Taking a close look at the VHDL, I realised it was not including the $A1 sync mark bytes or the $FB data marker in the CRC calculation. I was also writing the two bytes of the CRC out in reverse order. I'm now synthesising a fix for those problems.

But while I wait for that, I'm really tempted to try to use the HEADER command of BASIC 10 to format a disk, as it should now work if I run the CPU at 40MHz to work around the bug there.  It chugs through formatting the disk, but then fails with a 27,READ ERROR,40,0.  That error indicates a CRC error in the sector header.  

Digging through the C65 DOS source code, this could in fact be triggered by the CRC of a sector being bad. It checks $D082, and if bit 3 is set, then it fails with a 27 READ ERROR:

;* 'CheckEr'   Check for CRC/RNF status following read of currently selected drive
;*
;* If an error is detected the error handler is JuMPed to.  Preserve Z register.

CheckEr
        jsr BusyWait            ;Busywait for op to complete
        lda stata
        and #bit4+bit3          ;Check RECORD NOT FOUND and CRC
        beq noerror             ;    branch if no errors
        cmp #bit4               ;    what is the error?
        beq 10$
        bcs 20$

        ldx #5                  ;       DOS error # 23 (data CRC)
                .byte $2c
10$     ldx #9                  ;       DOS error # 27 (header CRC)
                .byte $2c

So I probably just have to be patient, and wait for that new bitstream to finish synthesising.  Which it now has, and the CRC calculation is still wrong. Now to try to work out how it is wrong, again.
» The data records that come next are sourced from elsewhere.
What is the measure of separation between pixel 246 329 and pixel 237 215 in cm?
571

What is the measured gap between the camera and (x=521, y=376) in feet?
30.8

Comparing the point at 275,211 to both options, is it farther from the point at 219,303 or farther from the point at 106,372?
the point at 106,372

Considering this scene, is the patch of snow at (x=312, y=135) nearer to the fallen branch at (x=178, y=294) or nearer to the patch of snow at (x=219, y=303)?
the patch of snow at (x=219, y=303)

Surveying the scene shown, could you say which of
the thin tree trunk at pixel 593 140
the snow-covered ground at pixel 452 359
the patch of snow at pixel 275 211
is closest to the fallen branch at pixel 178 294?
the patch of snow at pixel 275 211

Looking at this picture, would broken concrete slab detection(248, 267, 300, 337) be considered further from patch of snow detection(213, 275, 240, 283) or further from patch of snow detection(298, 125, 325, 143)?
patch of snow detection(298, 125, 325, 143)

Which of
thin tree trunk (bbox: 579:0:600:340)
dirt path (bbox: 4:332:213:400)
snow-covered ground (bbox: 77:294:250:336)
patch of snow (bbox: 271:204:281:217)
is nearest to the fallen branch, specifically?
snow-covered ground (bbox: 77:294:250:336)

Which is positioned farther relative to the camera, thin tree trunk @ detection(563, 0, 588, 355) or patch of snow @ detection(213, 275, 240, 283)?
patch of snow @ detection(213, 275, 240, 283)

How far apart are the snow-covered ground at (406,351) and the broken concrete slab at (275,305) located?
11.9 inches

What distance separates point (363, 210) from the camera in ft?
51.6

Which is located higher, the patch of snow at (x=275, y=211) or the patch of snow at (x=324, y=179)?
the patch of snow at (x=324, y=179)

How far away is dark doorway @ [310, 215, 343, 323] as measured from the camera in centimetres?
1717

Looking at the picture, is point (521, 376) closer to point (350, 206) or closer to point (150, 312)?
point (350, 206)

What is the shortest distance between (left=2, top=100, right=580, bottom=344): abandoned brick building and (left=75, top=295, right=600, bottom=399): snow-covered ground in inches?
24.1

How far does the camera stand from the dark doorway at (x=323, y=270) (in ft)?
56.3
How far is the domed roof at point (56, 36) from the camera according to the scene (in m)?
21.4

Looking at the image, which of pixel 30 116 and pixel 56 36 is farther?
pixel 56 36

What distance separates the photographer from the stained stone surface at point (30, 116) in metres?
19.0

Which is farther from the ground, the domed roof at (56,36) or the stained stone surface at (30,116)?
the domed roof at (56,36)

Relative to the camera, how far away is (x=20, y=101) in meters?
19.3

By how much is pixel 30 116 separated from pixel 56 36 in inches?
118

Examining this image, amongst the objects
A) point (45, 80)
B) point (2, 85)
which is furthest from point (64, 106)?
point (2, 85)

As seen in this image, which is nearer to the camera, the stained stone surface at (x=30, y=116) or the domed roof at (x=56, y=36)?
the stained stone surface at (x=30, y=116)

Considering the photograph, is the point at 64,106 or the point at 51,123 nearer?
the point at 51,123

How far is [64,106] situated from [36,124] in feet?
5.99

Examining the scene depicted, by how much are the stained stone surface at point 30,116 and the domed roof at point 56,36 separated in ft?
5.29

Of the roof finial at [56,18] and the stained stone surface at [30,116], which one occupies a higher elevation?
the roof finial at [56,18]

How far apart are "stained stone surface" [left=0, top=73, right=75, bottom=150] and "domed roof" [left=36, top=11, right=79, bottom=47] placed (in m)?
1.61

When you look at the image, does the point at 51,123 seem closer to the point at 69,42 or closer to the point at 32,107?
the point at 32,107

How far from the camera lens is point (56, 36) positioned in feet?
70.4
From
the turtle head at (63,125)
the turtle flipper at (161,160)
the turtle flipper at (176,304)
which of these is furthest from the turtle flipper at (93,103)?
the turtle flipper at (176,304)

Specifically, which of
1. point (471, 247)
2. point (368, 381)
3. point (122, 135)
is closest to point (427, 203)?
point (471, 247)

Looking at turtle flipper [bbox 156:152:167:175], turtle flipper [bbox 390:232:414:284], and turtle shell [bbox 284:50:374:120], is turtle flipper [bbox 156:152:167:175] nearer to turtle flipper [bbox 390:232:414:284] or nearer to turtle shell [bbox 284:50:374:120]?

Turns out when I did that fix above, I told the CRC logic to expect a byte, but didn't actually give it the value, so it is reading rubbish instead, and thus generating a bogus CRC value.  So we shall have to wait for yet another synthesis run, which means another day or two delay, as I have to be up in 8.5 hours time for work.

It's now tomorrow, and the synthesis has completed.  So first thing is to check whether we are now generating valid CRCs when writing the sectors, which we seem to be:

SECTOR DATA:
  0000 : d7 52 49 54 54 45 4e 20 54 4f 20 54 52 41 43 4b    Written to track
  0010 : 20 30 2c 20 53 45 43 54 4f 52 20 31 2c 20 53 49     0, sector 1, si
  0020 : 44 45 20 30 00 00 00 00 00 00 00 00 00 00 00 00    de 0............
  0030 : 00 00 00 00 00 00 00 00 00 00 00 00 00 00 00 00    ................
  ...
  01f0 : 00 00 00 00 00 00 00 00 00 00 00 00 00 00 00 00    ................
CRC ok


But if I try to format a disk, I am still getting the 27 READ ERRORs:



So let's see if we are setting the CRC error flag when reading the sector: Yes, we are correctly setting it.  On closer examination of the DOS code above, I can now see that the 27 READ ERROR is if the "RNF" = Request Not Found bit is set, which happens if the sector header can't be found, or equivalently, has a CRC error, as matches the error code according to Commodore.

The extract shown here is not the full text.